* DESCRIPTION OF THE TASK
Present the lines from the one containing "Between the green" to the one containing "417 centimetres" as a numbered list, omitting blank lines.

Data records:
====================

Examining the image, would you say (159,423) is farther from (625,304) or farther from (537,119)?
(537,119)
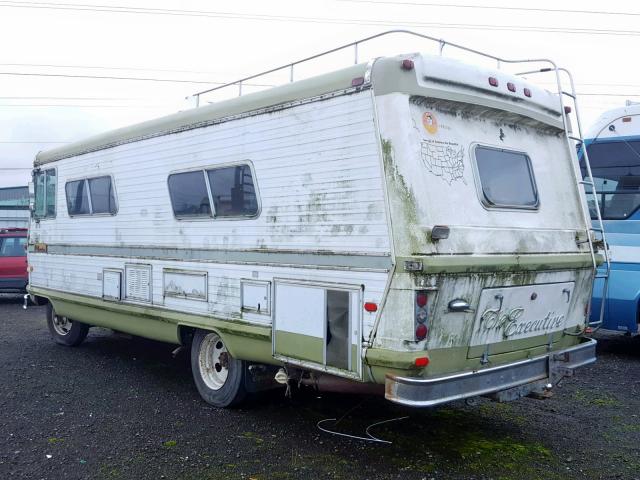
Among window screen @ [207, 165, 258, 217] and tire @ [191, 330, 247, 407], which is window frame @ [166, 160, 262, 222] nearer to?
window screen @ [207, 165, 258, 217]

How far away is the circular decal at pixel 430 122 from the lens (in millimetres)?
4754

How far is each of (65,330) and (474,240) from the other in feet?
22.5

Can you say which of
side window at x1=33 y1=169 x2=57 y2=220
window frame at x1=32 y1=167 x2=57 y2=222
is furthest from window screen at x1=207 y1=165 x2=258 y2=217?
side window at x1=33 y1=169 x2=57 y2=220

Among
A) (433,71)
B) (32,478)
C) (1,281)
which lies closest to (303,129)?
(433,71)

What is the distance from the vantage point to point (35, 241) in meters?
9.51

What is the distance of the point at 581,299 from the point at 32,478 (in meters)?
4.64

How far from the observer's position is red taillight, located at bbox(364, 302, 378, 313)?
15.2 feet

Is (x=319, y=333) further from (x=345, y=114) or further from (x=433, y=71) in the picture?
(x=433, y=71)

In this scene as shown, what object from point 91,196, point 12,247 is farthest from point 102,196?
point 12,247

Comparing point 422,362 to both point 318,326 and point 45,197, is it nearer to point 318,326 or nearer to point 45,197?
point 318,326

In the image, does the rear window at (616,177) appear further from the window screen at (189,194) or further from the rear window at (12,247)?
the rear window at (12,247)

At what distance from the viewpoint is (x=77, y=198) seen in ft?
27.5

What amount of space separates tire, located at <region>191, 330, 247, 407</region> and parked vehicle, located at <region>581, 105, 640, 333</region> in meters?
4.97

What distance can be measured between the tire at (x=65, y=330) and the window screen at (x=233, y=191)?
406cm
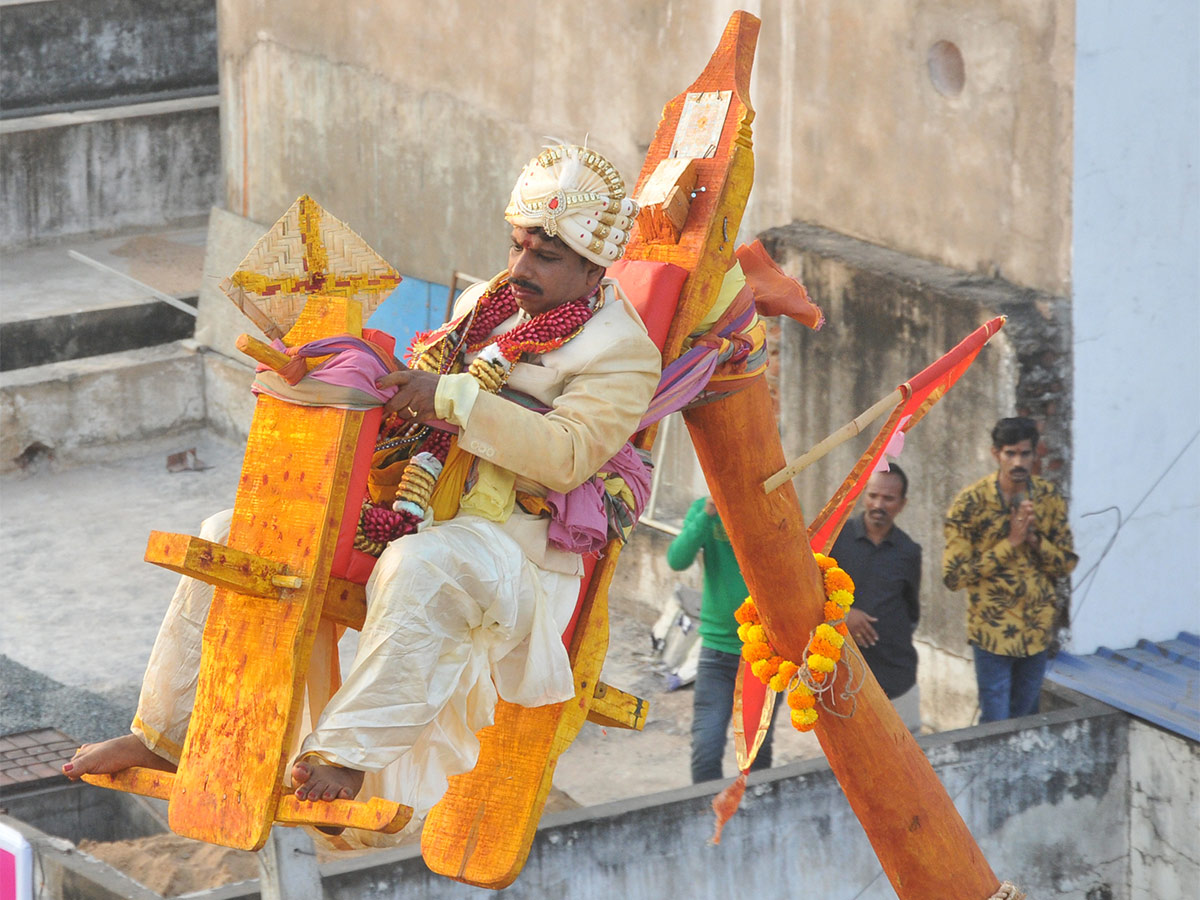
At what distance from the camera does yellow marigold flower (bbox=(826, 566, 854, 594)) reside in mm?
4875

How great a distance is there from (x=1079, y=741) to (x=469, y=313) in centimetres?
396

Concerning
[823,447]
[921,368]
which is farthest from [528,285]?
[921,368]

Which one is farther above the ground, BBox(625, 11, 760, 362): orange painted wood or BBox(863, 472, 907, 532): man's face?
BBox(625, 11, 760, 362): orange painted wood

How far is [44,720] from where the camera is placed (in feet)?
28.2

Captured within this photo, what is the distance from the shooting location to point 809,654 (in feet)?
15.7

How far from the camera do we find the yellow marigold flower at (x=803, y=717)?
4762mm

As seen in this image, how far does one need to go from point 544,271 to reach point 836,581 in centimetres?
127

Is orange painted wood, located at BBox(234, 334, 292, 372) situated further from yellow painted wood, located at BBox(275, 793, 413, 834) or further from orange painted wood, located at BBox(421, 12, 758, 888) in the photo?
orange painted wood, located at BBox(421, 12, 758, 888)

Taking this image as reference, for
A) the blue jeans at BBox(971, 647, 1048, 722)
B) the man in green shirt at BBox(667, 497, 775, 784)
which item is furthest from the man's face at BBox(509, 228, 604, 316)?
the blue jeans at BBox(971, 647, 1048, 722)

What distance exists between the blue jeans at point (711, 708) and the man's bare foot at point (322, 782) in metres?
3.58

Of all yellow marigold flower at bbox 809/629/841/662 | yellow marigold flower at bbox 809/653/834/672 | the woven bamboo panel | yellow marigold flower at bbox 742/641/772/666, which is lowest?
yellow marigold flower at bbox 742/641/772/666

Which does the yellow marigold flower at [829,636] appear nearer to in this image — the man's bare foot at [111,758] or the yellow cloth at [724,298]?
the yellow cloth at [724,298]

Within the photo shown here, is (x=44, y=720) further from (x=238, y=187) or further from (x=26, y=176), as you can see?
(x=26, y=176)

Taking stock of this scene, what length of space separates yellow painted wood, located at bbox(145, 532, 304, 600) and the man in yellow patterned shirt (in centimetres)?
386
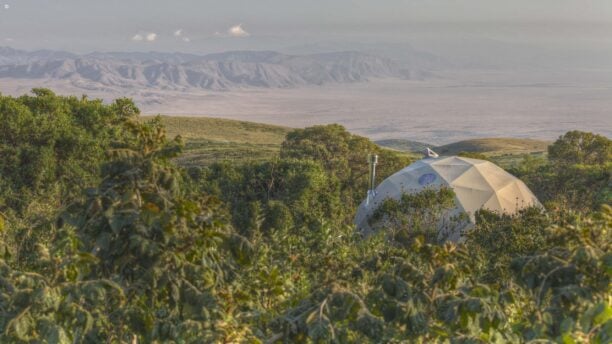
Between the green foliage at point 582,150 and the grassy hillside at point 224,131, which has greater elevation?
the green foliage at point 582,150

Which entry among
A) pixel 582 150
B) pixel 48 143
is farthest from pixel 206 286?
pixel 582 150

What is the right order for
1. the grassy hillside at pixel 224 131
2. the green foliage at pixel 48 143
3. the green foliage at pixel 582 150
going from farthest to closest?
the grassy hillside at pixel 224 131 < the green foliage at pixel 582 150 < the green foliage at pixel 48 143

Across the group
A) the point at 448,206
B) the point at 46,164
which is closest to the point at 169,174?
the point at 448,206

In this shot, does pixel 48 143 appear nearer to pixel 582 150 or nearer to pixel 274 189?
pixel 274 189

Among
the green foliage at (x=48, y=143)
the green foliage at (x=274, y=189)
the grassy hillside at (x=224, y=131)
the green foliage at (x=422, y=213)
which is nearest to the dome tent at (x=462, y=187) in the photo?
the green foliage at (x=422, y=213)

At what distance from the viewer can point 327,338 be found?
417 centimetres

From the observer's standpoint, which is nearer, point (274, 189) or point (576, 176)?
point (274, 189)

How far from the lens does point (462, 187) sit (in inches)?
1078

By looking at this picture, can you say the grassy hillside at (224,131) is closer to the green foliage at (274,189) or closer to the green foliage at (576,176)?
the green foliage at (576,176)

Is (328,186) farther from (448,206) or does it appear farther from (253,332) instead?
(253,332)

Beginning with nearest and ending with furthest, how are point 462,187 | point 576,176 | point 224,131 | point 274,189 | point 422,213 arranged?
point 422,213 → point 462,187 → point 274,189 → point 576,176 → point 224,131

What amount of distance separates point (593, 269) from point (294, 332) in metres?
2.28

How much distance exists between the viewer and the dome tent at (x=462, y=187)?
2664 cm

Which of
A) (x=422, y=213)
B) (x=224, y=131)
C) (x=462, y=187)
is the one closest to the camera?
(x=422, y=213)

====================

* TASK RESULT
1. Between the green foliage at point 582,150 and the grassy hillside at point 224,131, which has greater elevation?
2. the green foliage at point 582,150
3. Which entry among
4. A) pixel 582 150
5. B) pixel 48 143
6. is farthest from pixel 206 286?
7. pixel 582 150
8. What is the right order for
9. 1. the grassy hillside at pixel 224 131
10. 2. the green foliage at pixel 48 143
11. 3. the green foliage at pixel 582 150
12. going from farthest to closest?
13. the grassy hillside at pixel 224 131 < the green foliage at pixel 582 150 < the green foliage at pixel 48 143
14. Across the group
15. A) the point at 448,206
16. B) the point at 46,164
17. which is closest to the point at 169,174?
18. the point at 448,206
19. In this shot, does pixel 48 143 appear nearer to pixel 582 150 or nearer to pixel 274 189?
20. pixel 274 189
21. Among
22. the green foliage at (x=48, y=143)
23. the green foliage at (x=274, y=189)
24. the grassy hillside at (x=224, y=131)
25. the green foliage at (x=422, y=213)
26. which is nearest to the dome tent at (x=462, y=187) in the photo?
27. the green foliage at (x=422, y=213)
28. At what distance from the viewer can point 327,338 be found?
29. 417 centimetres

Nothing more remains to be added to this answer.